The work ahead will require a closer look at how to best pursue and prioritize federal engagement. We provide several options below.
Structural Issues: For decades, programmatic inequities have stifled the island’s ability to overcome several systemic obstacles that long predate the more recent economic and natural disasters. For decades, Puerto Rico has been grappling with acute poverty levels and chronically low labor force participation rates. The federal government should focus its energy on providing the residents of Puerto Rico equal access to federal programs and funding so it can avoid poverty traps and spur economic growth.
State Capacity: There is little doubt that the slow pace of disbursement of federal disaster funding has dampened Puerto Rico’s recovery efforts. While many groups and organizations have focused solely on the dollar value of what Puerto Rico has received thus far, we also must be careful not to conflate reconstruction funding with long-term economic growth. To be sure, reconstruction funding will be of the essence in the coming years, but these temporary dollars do not properly fix structural problems that, unless corrected, will continue to hinder socioeconomic success. At this point in time, it is necessary to build Puerto Rico’s state capacity to absorb and manage reconstruction funds so that the focus is less about the overall price tag, and more about where these monies are invested.
Political Status: The relationship between the federal government and Puerto Rico’s local elected officials is not peripheral but in fact at the core of our treatment within federal programs.
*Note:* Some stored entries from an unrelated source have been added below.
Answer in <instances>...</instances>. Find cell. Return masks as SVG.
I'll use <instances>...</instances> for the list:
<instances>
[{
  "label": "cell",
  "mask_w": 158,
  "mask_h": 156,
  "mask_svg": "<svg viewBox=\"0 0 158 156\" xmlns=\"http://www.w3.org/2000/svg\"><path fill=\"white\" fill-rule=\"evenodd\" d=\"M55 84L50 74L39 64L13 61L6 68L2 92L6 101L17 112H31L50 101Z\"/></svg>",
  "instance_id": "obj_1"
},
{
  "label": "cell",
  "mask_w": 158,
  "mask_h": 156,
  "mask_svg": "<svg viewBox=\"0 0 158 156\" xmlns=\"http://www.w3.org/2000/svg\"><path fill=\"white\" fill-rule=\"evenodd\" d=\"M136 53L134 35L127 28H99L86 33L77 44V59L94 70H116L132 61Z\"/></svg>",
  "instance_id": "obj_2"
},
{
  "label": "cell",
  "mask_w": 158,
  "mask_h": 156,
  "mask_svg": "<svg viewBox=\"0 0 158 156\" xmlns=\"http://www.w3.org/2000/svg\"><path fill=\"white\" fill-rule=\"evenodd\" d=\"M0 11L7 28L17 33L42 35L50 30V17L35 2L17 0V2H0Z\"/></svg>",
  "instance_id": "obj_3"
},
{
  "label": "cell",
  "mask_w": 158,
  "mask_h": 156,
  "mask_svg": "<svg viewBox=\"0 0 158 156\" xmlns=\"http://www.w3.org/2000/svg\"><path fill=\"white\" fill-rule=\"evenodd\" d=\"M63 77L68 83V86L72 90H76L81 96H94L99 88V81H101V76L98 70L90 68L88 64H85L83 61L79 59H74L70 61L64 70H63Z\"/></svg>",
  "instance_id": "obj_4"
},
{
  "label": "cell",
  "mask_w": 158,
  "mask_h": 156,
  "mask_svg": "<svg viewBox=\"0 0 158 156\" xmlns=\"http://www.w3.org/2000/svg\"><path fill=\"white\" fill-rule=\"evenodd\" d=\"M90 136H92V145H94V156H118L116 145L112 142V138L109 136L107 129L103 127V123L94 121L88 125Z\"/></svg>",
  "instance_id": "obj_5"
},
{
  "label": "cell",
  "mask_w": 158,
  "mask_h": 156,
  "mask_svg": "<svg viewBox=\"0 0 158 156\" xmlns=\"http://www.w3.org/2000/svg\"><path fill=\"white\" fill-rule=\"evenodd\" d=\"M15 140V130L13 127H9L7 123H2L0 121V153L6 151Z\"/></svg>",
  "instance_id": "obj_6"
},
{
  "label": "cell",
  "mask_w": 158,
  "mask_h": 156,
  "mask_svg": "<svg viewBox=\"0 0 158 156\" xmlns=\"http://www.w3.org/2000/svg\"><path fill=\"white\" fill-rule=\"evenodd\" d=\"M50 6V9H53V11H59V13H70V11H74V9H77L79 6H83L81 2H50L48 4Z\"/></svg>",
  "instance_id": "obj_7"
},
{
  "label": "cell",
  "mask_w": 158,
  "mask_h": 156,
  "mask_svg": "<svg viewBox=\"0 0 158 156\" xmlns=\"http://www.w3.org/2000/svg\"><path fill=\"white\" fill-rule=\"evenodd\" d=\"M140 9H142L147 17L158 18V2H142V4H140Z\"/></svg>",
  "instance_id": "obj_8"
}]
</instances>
In the early 20th century, the U.S. Supreme Court decided on a series of landmark cases known as the Insular Cases that set a historical precedent for the federal government’s authority over its territories, including the application of federal programs. Consideration at the federal level of a future resolution of Puerto Rico’s political status must be careful not to oversimplify cultural, economic, legal, and constitutional dimensions that will necessitate input from all parties – scholars, government officials, and residents alike.
All of the proposed actions will require adding technocratic local and federal voices to what has been primarily a political body housed in the Executive. Staffing the new body and providing it with the necessary resources to carry out the work should be carefully studied, and perhaps draw inspiration from the way in which the new external Kitchen Cabinet pulls in experts from different fields to provide guidance to the federal working group.